***** Data

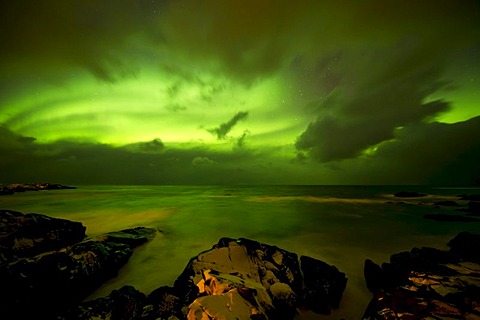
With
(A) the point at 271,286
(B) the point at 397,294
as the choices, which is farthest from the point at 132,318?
(B) the point at 397,294

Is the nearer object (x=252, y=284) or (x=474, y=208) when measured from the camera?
(x=252, y=284)

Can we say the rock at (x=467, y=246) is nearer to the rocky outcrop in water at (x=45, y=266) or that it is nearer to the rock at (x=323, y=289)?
the rock at (x=323, y=289)

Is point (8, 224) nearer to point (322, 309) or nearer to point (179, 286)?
point (179, 286)

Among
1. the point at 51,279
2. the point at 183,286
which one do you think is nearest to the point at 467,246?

**********

→ Work required: Pull out each line from the items above that contains the word "rock", copying it unchanged.

→ Exercise response:
Can we say the rock at (x=467, y=246) is nearer to the rocky outcrop in water at (x=45, y=266) or that it is nearer to the rock at (x=323, y=289)?
the rock at (x=323, y=289)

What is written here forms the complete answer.